| Presenter: Sanjay Naran, MD, University of Pittsburgh
Authors: Sanjay Naran (1), Christopher Kinsella (2), Zoe MacIsaac (1), Evan Katzel (1), Michael Bykowski (1), Sameer Shakir (1), Roee Rubinstein (3), Joseph Losee (4)
(1) University of Pittsburgh, Pittsburgh, PA, (2) Saint Louis university, Saint Louis, MO, (3) Southern California Permanente Medical Group, Woodland Hills, CA, (4) Children's Hospital of Pittsburgh of UPMC, Pittsburgh, PA
Sanjay Naran, MD
University of Pittsburgh
The pediatric facial skeleton fractures in patterns distinct from those of the adult; this has implications in their diagnosis and management, which may go unrecognized. To highlight the mechanistic, anatomic, and diagnostic peculiarities of pediatric facial fractures, we reviewed the patterns of injury at our institution with respect to frequency and trajectory.
A retrospective review of patients presenting with facial fractures to our pediatric institution between 2004-2007 was performed. Isolated fractures of the nose, mandible, or skull were excluded. Demographics, cause of injury, fracture patterns, associated injuries, management, and follow-up information was gathered. CT scans were reviewed, characterizing fracture length, displacement, trajectory and severity. Adverse outcomes were the subject of further subanalysis.

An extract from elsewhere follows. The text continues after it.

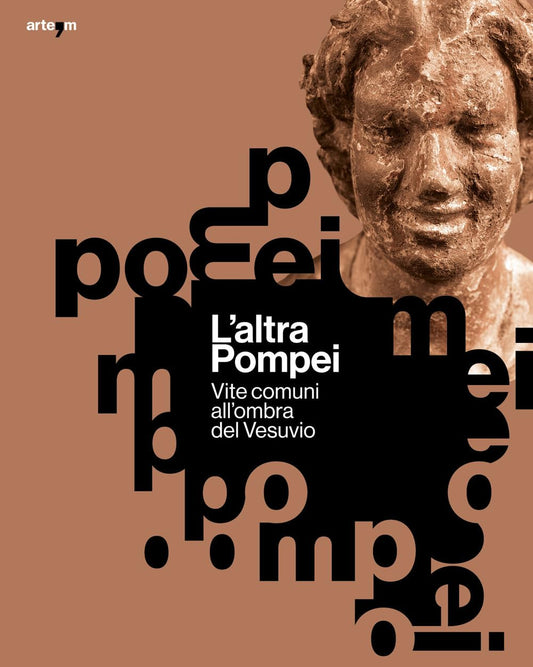 L'altra Pompei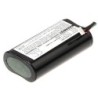 Batterie pour Huawei E5730 (5200 mAh/19.24 Wh, 3.7 V)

1520 patients with craniofacial fractures over this period presented to our institution; 314 of these patients had combination fractures, involving at least two of the facial thirds; 151 of these patients had a complete data set with follow-up that could be reviewed, making up the cohort for this study. Average age at injury was 9.5±4.7 years, with a male predominance (66.9%). Mechanism of injury was predominantly motor vehicle (37.1%). Associated injuries included intracranial bleed (37.1%), ophthalmologic (27.2%), and CSF leak (3.3%). Patterns of fracturing displayed near consistent obliquity, with only eight patients (5.3%) displaying a LeFort type facial fractures. Five patients died as a result of their injuries. Treatment upon initial presentation was primarily conservative (61.3%). Follow-up averaged 2.4±2.3 years. Follow-up evaluations informed a decision to later operate on five patients for a diagnosis of a growing skull fracture. For these patients, the cranial limb of their fracture most often extended obliquely across the frontal bone, with an inferior extension that irregularly disrupted the orbital roof and walls.
This series of pediatric facial fractures near consistently demonstrated oblique fracture patterns, in contrast to the typical adult fracture patterns described by LeFort. The main determinant of these patterns is thought to be the immature anatomy of the pediatric skull and face. The rapidly growing skull and brain further predispose these patients to serious complications, in particular growing skull fractures.